> **本文**

--

現在の一般的な艦対空ミサイルのほとんどの終末誘導方式は,SARH(Semi-ActiveRadarHoming)終末誘導,つまりミサイルが目標に接近し当てる段階になったら,母艦からレーダーを照射しなければならない.
まあ,発射のタイミングをずらせばいいわけだが.
軍事板,2005/08/26(金)
青文字:加筆改修部分
なーんとなく,「短SAMは1目標に対して2発指向するのが標準的運用」なのを〔「ジパング」は〕誤解してるっぽいスメルが・・・
【質問】
アニメ「ジパング」を見て,はじめてイージス艦というものを知ったのですが,本当にあんな事
(大和の主砲の砲弾を,ハープーンで撃ち落としたり,レーダーで艦隊の種類まで見分けたり等)まで出来るのでしょうか?
【回答】
大和の主砲弾をスタンダート艦対空ミサイルで狙って,「命中させるだけ」なら,なんとかなる.
でも,大和の主砲弾を空中で爆発させるのは無理.
あのミサイルは目標に近寄ったら命中する前に爆発し,ミサイルの破片で目標を破壊する.
本来は航空機や対艦ミサイルを狙う物なので,それで十分な威力とされる.
でも,大和の砲弾はミサイルの破片食らったくらいで自爆するとは考えられない.
運良く砲弾1発2発は爆発するかも知れないが,9発すべてを空中で爆発させるのは,現実的に考えれば無理.
CIWSは,弾殻1インチのウォール・アイ爆弾の迎撃に成功している.

--

> **課題の指示**
a. 本文の「軍事板,2005/08/26(金)」から「るだけ」なら,なんとかなる.」に至るまでの全体を書き写し、その際「大和」を「武蔵」に置き換えよ。
b. データの中から文字列「here」を含む行をすべて探し出し、そのまま書き写せ。大文字と小文字は区別すること。
本文とデータの間には何の関連もない。

--

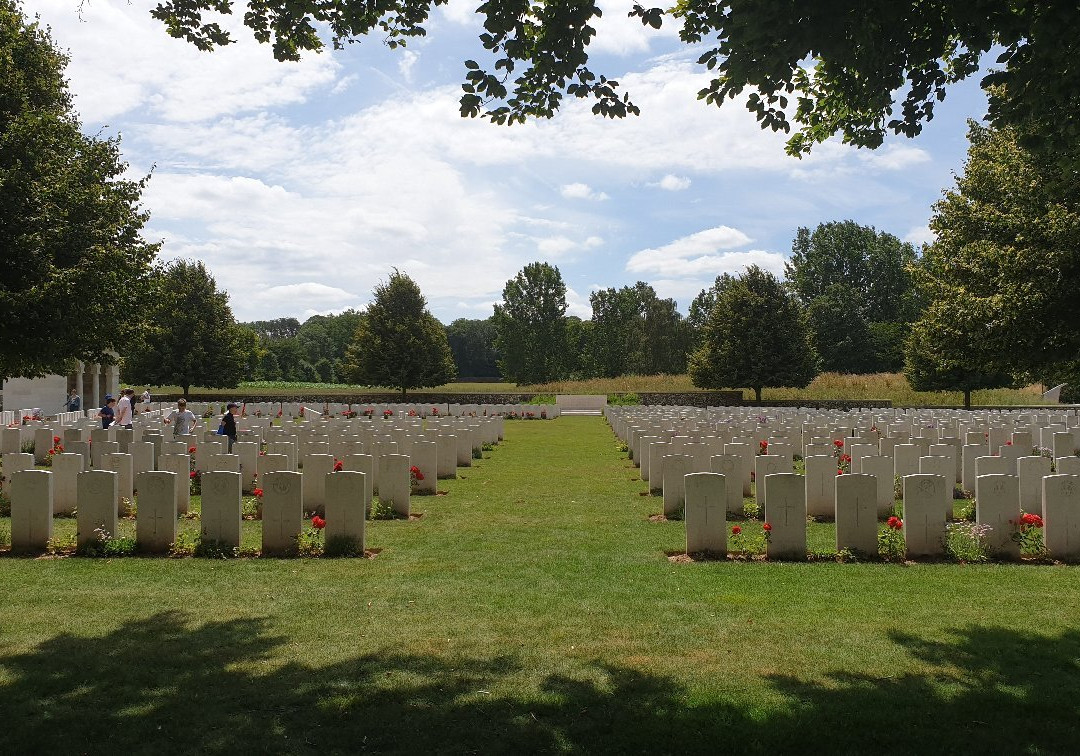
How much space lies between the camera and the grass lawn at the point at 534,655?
4492mm

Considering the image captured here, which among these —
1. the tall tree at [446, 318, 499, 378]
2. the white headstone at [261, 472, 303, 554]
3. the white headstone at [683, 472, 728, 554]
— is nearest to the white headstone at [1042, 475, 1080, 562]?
the white headstone at [683, 472, 728, 554]

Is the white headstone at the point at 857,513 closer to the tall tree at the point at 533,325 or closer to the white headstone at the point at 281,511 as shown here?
the white headstone at the point at 281,511

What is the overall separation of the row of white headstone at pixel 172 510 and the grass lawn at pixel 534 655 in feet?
1.29

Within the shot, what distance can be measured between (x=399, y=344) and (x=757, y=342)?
73.2 feet

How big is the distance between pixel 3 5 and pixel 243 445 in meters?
9.96

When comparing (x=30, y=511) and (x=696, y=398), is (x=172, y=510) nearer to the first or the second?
(x=30, y=511)

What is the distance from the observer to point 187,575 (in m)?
8.24

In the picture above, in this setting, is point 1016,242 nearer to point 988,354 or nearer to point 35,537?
point 988,354

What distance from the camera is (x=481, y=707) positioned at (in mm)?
4859

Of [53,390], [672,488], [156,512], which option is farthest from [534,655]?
[53,390]

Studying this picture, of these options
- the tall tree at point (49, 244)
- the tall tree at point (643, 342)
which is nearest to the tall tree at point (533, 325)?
the tall tree at point (643, 342)

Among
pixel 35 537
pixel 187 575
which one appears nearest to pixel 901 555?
pixel 187 575

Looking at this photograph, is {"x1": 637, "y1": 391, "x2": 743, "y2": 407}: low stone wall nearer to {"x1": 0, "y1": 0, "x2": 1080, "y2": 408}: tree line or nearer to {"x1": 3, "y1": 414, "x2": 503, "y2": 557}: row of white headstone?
{"x1": 0, "y1": 0, "x2": 1080, "y2": 408}: tree line

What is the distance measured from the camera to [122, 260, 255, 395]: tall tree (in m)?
49.1
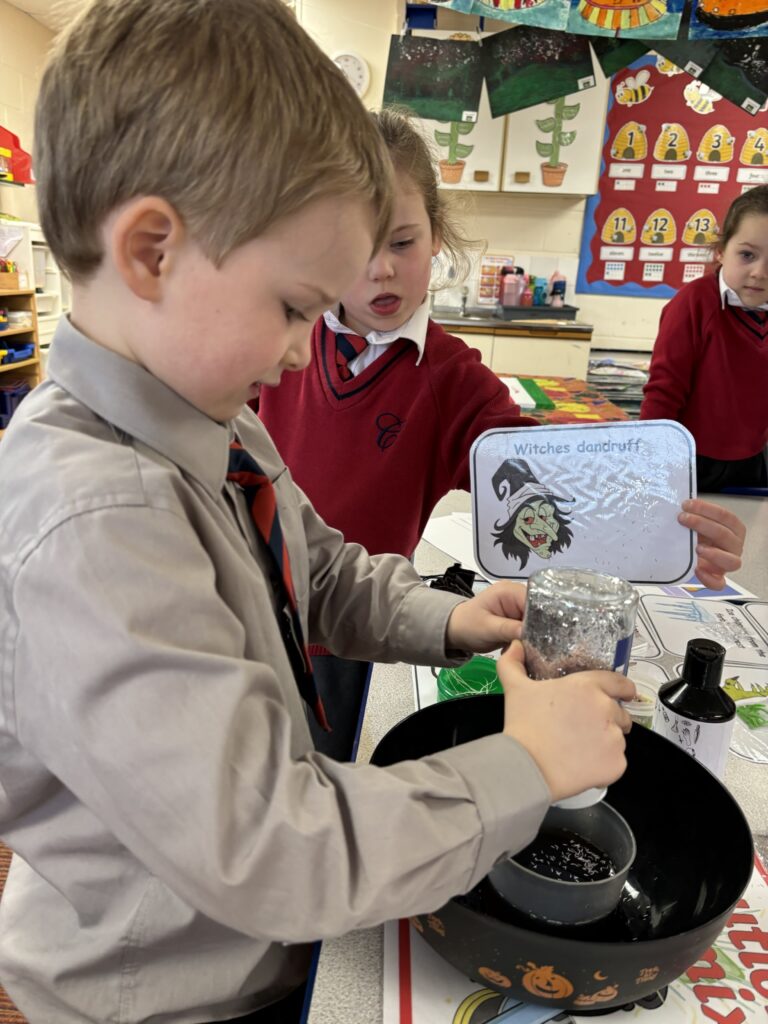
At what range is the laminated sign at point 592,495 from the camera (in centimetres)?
91

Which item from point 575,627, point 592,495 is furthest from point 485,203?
point 575,627

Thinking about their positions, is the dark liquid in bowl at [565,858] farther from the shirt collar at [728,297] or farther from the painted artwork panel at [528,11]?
the painted artwork panel at [528,11]

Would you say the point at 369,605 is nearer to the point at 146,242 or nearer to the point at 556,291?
the point at 146,242

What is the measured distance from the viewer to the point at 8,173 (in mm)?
3744

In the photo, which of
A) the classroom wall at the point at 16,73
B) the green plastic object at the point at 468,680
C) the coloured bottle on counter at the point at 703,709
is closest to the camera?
the coloured bottle on counter at the point at 703,709

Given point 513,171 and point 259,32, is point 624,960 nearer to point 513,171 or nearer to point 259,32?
point 259,32

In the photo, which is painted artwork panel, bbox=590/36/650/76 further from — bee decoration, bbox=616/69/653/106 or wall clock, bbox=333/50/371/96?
wall clock, bbox=333/50/371/96

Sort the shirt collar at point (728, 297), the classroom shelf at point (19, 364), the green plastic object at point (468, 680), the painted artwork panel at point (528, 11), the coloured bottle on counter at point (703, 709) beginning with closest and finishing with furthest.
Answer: the coloured bottle on counter at point (703, 709), the green plastic object at point (468, 680), the shirt collar at point (728, 297), the painted artwork panel at point (528, 11), the classroom shelf at point (19, 364)

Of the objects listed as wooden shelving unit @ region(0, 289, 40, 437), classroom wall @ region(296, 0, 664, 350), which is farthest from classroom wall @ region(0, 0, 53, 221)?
classroom wall @ region(296, 0, 664, 350)

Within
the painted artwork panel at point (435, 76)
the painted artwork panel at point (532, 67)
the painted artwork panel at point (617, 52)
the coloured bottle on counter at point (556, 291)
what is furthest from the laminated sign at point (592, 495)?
the coloured bottle on counter at point (556, 291)

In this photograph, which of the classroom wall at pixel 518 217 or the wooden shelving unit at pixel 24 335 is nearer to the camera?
the classroom wall at pixel 518 217

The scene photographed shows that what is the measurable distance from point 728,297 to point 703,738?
147 cm

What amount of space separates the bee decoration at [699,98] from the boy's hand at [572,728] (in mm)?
4152

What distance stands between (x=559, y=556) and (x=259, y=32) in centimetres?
65
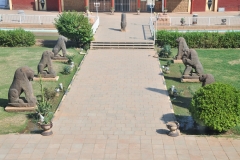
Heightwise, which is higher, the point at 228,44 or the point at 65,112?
the point at 228,44

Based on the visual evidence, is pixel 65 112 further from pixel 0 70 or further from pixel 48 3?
pixel 48 3

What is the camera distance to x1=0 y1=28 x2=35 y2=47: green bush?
21609mm

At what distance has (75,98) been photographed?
43.0ft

--

> **各課題の解答**
a.
軍事板,2005/08/26(金)
青文字:加筆改修部分
なーんとなく,「短SAMは1目標に対して2発指向するのが標準的運用」なのを〔「ジパング」は〕誤解してるっぽいスメルが・・・
【質問】
アニメ「ジパング」を見て,はじめてイージス艦というものを知ったのですが,本当にあんな事
(武蔵の主砲の砲弾を,ハープーンで撃ち落としたり,レーダーで艦隊の種類まで見分けたり等)まで出来るのでしょうか?
【回答】
武蔵の主砲弾をスタンダート艦対空ミサイルで狙って,「命中させるだけ」なら,なんとかなる.

b.
Considering the image captured here, which among these —
Is the white headstone at the point at 857,513 closer to the tall tree at the point at 533,325 or closer to the white headstone at the point at 281,511 as shown here?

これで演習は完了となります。